There is a lot of power in thinking in terms of building a community rather than creating a following.
It affects how you show up, how you contribute, and how you participate, as well as the results you get from your efforts.
This morning I had a light-bulb moment where everything clicked, and today I'll share what that was and how it's going to change my approach to building a community going forward.
Communities help you grow faster
As I wrote about a few weeks ago, the right groups and communities can give you a massive advantage by being able to get feedback from others on your ideas and your work.
Over the summer I've joined a few communties, my favorite being Non-Fiction Writers, created by Rob Fitzpatrick as an extension of his recent book, Write Useful Books.
I've made some amazing connections, received feedback on my work, and have more clarity going forward as I write my book in public.
Many of the people in that group have since joined this email list and followed me on Twitter, so the results I was after are also happening.
The community structure can be applied to social networks
This was the big a-ha moment from this morning. I'd been using Twitter in a fairly haphazard way - tweeting here, responding there, following over there - without any big vision as to why.
When I started to think about the structure of an online community built on Slack or Discord or Circle, I realized that if I applied it to Twitter then everything would be so much easier.
COMMUNITIES ARE BUILT AROUND TOPICS AND OUTCOMES
People join communities because they want to connect with other people around a specific topic, or because they think that joining the community will help them achieve something.
For example, let's look at the other discord groups I joined this year:
I wanted to learn more about creator coins and learn from those that were teaching and sharing their experience in the space. Joe Pulizzi has one of the top 5 creator coins on the Rally network.
I wanted to better understand DeFi and so I purchased Nat Eliason's course on the topic and have joined the group to be able to ask questions and get more timely updates on what is going on in the world of crypto & DeFi.
Xavier is a friend and talented builder & marketer who I've worked with and have watched build 6 apps in 6 months and grow his Twitter to a community of over 5k people.
I wanted to connect with those in his circle and get their ideas and insights and feedback.
So you can see that communities, for me, are very outcome driven. I don't have a lot of need for connection, especially with people I don't know, so I don't join them for the connection aspect. I want something and see a community as a shortcut and a way to learn from people who are already doing what I want to do.
That's the first part of the structure of a community - there's a focus.
Whether the focus is on an outcome, successful communities know why they exist and who they are for.
COMMUNITIES GIVE YOU WHAT YOU WANT
The successful communities I've joined, meaning the ones I've stuck around for, give me what I want to get from them.
If you look at the sidebar of any community, you can see the outcomes listed right there.
(I'd screenshot them but I don't want to share things I shouldn't be sharing inside paid communities)
There are specific places for general discussion, q&a, feedback, promotion, and then sub-channels for topics that would be of interest to the audience.

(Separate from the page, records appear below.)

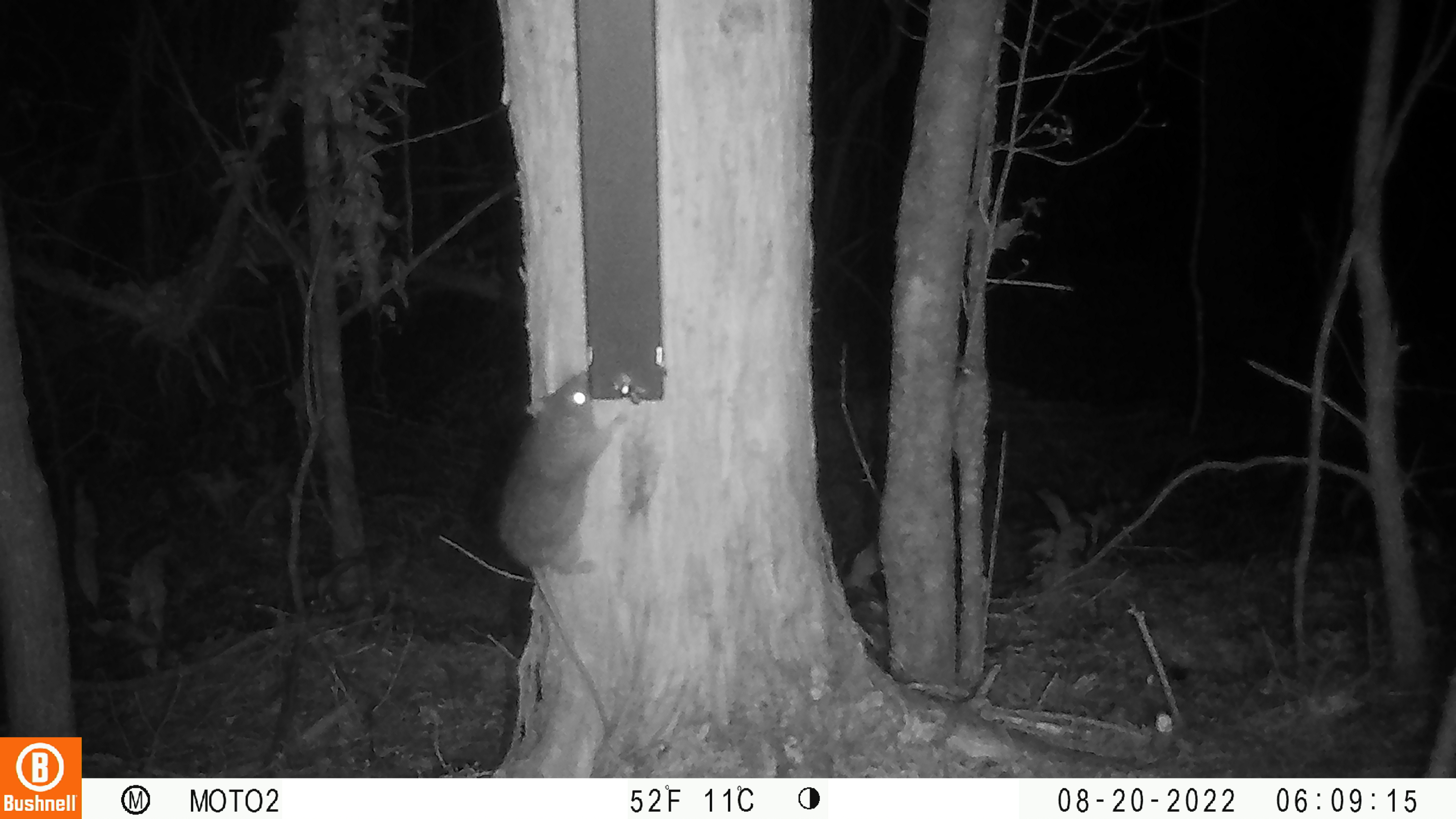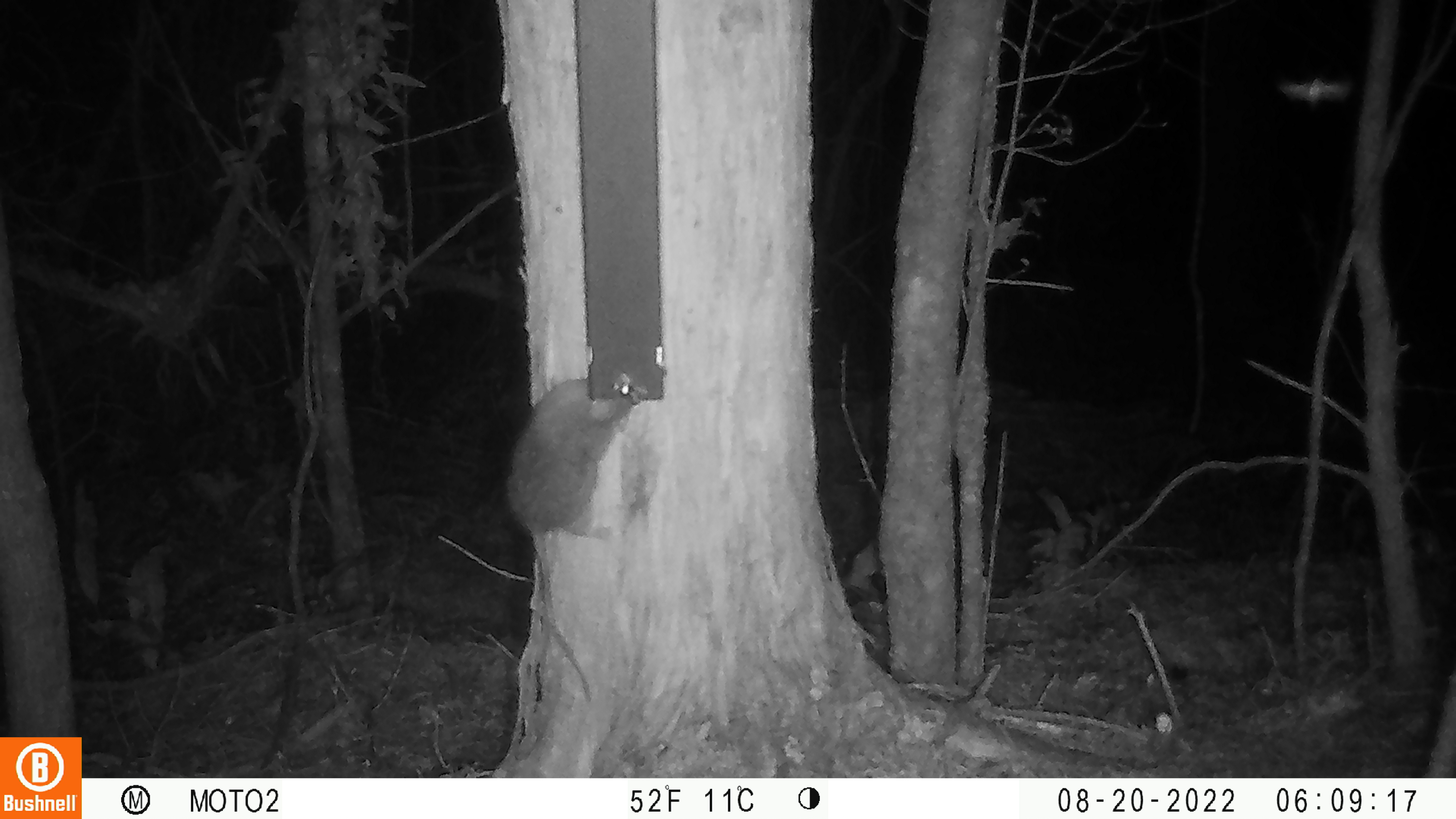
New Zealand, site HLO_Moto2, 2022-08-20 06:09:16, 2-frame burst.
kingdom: Animalia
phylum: Chordata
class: Mammalia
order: Rodentia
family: Muridae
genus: Rattus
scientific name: Rattus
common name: rat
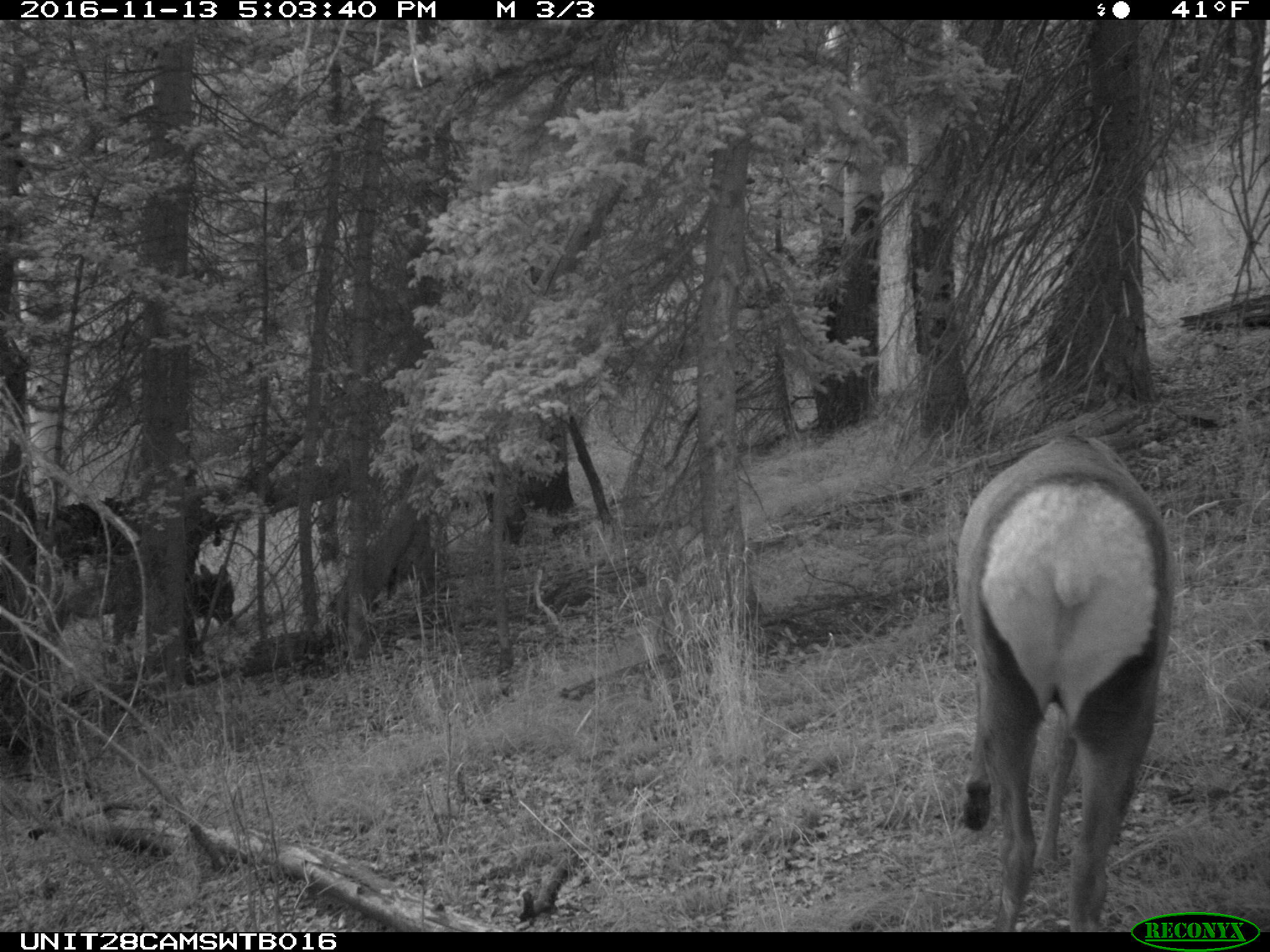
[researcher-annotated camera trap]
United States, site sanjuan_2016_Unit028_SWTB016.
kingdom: Animalia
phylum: Chordata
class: Mammalia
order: Artiodactyla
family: Cervidae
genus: Cervus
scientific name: Cervus elaphus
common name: red deer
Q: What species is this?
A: Cervus elaphus (red deer).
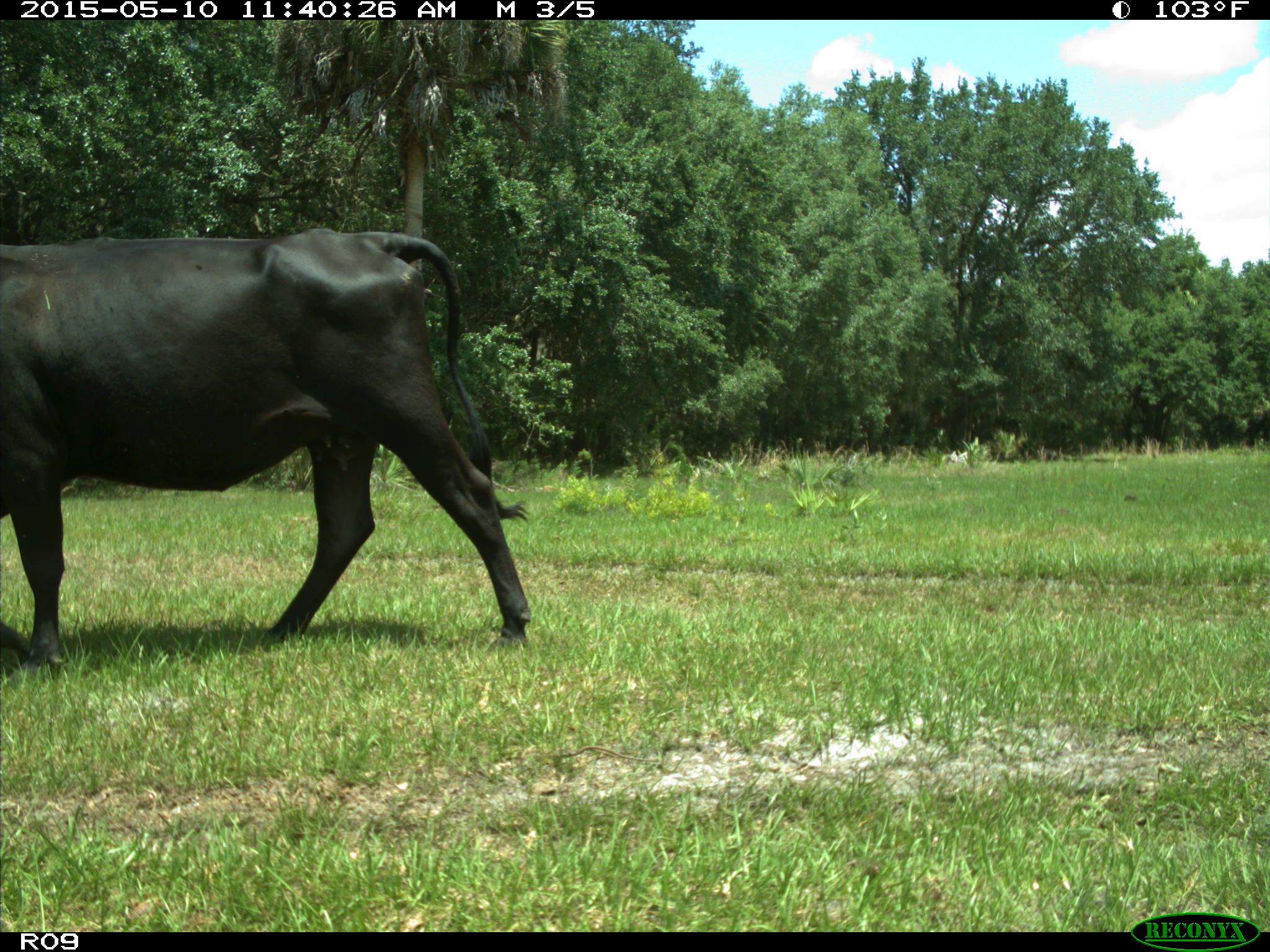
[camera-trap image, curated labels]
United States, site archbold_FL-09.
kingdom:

Interestingly enough, Nat (the DeFi community guy) had a community earlier this year that ultimately he stopped running because, in my opinion, it was too open ended and lacked focus. Just look at these topics:
Who is this group for? Your guess is as good as mine.
When you take this idea and apply it to your social profiles, you understand that the content you put out needs to have a focus, some clarity, some consistency, and it needs to be easily identified as "this is for me!"
If people can't tell from a quick glance that this is something valuable for them, it will be hard to grow that community online.
DON'T SHOW UP AND SPAM THE COMMUNITY
There were a few communities I joined this summer as a test, but quickly left because the entire conversation was just spam piled on spam followed by more spam with a side of spam.
If you've ever joined a group and then saw that there were a few people who just talked all the time about themselves, then you know what I'm talking about.
Spam is simply things that are unwanted. So don't spam your community, or your followers online.
If people can tell that you're in it for your own benefit, that prevents you from being able to connect and grow.
You show up and you give value. Help others out. Give feedback. Respond to questions. Engage on topics that interest you. All without asking for anything in return.
Would you ever go to a party, introduce yourself, and immediately say "You should follow me on Twitter and buy my book and sign up for my email list!"
At least I hope not.
In "real life" you only bring that stuff up when it's appropriate, generally when people ask you for those details.
The same applies online.
Twitter is the cocktail party of the internet
Whether your platform of choice is Instagram, TikTok, Facebook, Twitter, LinkedIn, Reddit, or some new app that I haven't even heard of, if you treat it like you're part of a community you'll grow much faster than if you approach it with the idea to get get get without any give give give.
Show up, provide value, focus on connection and contribution, and the results will come.